1723-12-15, de Pierre Robert Le Cornier de Cideville à Voltaire [François Marie Arouet].
Quand on sent qu’à Maisons L'implacable furie
Qui souffle dans Paris La Mort et La terreur,
Avec tous ses poisons attaquoit vostre vie
Cher Voltaire, on frémit d'horreur.
A la ville, à la Cour, dont vous fistes les charmes
Tout prit de la douleur Le funeste maintien.
Pour vous donner Les plus sincères larmes
Il ne faloit qu'estre bon citoyen. . . .
Nous croyions, disoit'on, qu'enfin le Ciel plus juste
Donnoit un Virgile aux François,
Que nos talents auroient sur le siècle d'Auguste
Le prix qu'ont déjà nos exploits.
Insensés! . . . Joüit'on de ces hommes illustres
Dont l'esprit devance les ans?
Alexandre, Virgile, à peine eurent sept lustres. . . .
Les fleurs finissent au printemps.
Le Temps qui détruit tout, jaloux que leur mémoire
Echape à son avidité,
Se vange en arrachant Les héros à la gloire
De son pouvoir trop limité.
Voilà ce qu'en public une trop juste crainte
Vous rendoit de regrets pompeux.
Mais Les cœurs bien touchés sont fermés à la plainte
Et n'en sont que plus malheureux. . . .
Pour moy dont L’âme ennyvrée
Du plaisir de vous revoir
Portoit plus loin son idée
Et sur son ardeur fondée
Peutestre un peu trop tost s’étoit permis l'espoir
De se voir quelque jour à la vostre liée,
Effrayé de tout mon malheur
Je demeuray stupide . . . attéré de douleur. . . .

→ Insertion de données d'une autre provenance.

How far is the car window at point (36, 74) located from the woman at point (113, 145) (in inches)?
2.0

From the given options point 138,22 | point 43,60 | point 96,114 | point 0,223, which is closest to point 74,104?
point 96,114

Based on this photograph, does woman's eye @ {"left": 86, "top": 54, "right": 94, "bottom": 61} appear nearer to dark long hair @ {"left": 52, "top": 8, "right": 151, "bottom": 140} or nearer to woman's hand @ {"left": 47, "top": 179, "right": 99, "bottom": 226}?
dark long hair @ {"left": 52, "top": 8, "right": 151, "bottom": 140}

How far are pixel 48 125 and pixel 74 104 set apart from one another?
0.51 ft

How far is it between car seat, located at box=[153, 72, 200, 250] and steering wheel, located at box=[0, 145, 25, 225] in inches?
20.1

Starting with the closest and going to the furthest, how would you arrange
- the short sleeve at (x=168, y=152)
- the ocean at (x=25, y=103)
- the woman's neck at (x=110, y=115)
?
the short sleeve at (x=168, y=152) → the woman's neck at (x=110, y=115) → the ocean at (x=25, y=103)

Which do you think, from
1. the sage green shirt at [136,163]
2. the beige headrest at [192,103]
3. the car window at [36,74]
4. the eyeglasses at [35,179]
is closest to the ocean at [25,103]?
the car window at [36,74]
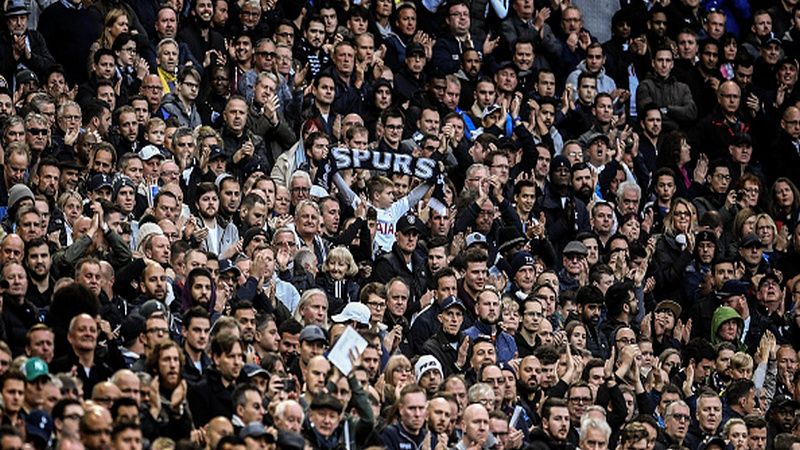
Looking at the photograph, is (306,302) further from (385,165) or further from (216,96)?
(216,96)

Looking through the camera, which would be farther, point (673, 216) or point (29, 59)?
point (673, 216)

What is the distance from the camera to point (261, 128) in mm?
19203

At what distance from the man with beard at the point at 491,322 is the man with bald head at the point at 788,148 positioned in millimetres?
6262

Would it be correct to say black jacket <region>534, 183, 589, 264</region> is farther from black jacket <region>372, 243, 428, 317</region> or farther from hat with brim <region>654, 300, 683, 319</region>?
black jacket <region>372, 243, 428, 317</region>

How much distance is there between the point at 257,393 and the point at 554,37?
9624 millimetres

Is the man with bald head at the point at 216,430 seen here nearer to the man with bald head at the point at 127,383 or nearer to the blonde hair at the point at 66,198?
the man with bald head at the point at 127,383

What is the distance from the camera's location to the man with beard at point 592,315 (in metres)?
18.4

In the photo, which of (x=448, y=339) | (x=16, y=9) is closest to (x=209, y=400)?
(x=448, y=339)

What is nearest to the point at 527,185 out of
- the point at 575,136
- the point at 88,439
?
the point at 575,136

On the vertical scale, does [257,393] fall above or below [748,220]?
above

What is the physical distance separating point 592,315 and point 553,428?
2.76m

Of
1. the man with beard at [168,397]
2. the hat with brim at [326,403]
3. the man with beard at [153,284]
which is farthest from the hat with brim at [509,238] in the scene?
the man with beard at [168,397]

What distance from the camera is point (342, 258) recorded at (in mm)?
17281

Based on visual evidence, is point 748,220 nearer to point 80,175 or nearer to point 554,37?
point 554,37
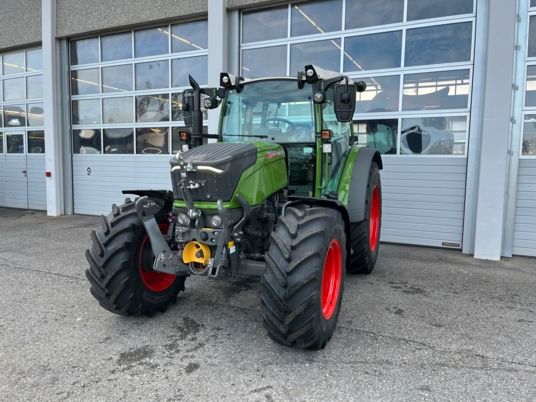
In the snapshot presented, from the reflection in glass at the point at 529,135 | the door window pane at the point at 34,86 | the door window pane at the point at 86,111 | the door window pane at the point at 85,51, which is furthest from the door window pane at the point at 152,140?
the reflection in glass at the point at 529,135

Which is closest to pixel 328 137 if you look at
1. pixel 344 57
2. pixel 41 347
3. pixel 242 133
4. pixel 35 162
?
pixel 242 133

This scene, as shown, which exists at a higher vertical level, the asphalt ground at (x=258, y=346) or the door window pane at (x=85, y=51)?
the door window pane at (x=85, y=51)

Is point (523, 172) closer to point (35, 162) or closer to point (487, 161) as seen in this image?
→ point (487, 161)

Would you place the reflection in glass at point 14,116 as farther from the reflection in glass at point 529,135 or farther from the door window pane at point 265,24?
the reflection in glass at point 529,135

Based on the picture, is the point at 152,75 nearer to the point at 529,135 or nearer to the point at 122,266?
the point at 122,266

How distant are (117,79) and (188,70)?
79.2 inches

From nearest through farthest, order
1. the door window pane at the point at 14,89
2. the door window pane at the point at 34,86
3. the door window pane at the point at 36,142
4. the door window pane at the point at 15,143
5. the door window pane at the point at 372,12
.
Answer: the door window pane at the point at 372,12 < the door window pane at the point at 34,86 < the door window pane at the point at 36,142 < the door window pane at the point at 14,89 < the door window pane at the point at 15,143

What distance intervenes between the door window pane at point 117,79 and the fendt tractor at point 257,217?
5.66 meters

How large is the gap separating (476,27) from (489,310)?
14.4ft

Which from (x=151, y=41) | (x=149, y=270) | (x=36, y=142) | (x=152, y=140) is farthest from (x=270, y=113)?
(x=36, y=142)

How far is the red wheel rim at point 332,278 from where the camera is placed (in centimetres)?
308

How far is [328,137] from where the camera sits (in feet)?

Tel meurt L'homme écrasé par La foudre lancée. . . .
Eh qu'auroit donc souffert mon cœur?
Si jamais séparé par L'absence cruelle
J'avois entretenu sa pente naturelle,
Si toujours près de vous, et payé de mon zèle
J'avois goûté L'appas flateur
D'une tendresse mutuelle
Si digne enfin d'estre choisy
Par L'homme le plus estimable,
J'avois pû me dire L'amy
De L'amy Le plus véritable. . . .
Mais vous vivés. . . . La Parque a respecté vos jours
J'en aprens la nouvelle
Par cet amy fidelle
Qui sur Les vostres seuls des siens réglant le Cours
Pour se les prolonger vous porta du secours,
Pour qui, plus inquiet que de la maladie
Dont Le feu dévorant alloit vous consumer,
D'une voix foible, [ . . .]
On vous entendit réclamer
Les biens faits de vostre patrie,
Dernier et tendre effort d'un cœur qui veut aimer
Audelà mesme de la vie. . . .
Mais vous vivés. . . . Que La nymphe aux cent voix
Les fasse éclater à la fois.
Je ne fermeray plus en tremblant mon oreille,
Je l'entends publier que rival de Corneille
Vous allés enrichir le Théâtre françois.
Bientost je la verray d'une course rapide
Parcourant L'univers de L'aurore au couchant,
Etonner Le peuple sçavant
En luy montrant vostre Eneïde. . . .
Tandis que couronnés de fleurs
A ses cris d'allégresse
Nos chantres à L'envy vont mesler Les douceurs
D'hymnes reconnoissants, de chants pleins de tendresse,
Que sur un char pompeux nostre France s'empresse
De vous conduire aux honneurs.
J'ay de ce peu de fleurs semé vostre passage,
Nous vous rendons Voltaire un plus flatteur hommage
Par L'encens épuré qui brusle dans nos cœurs.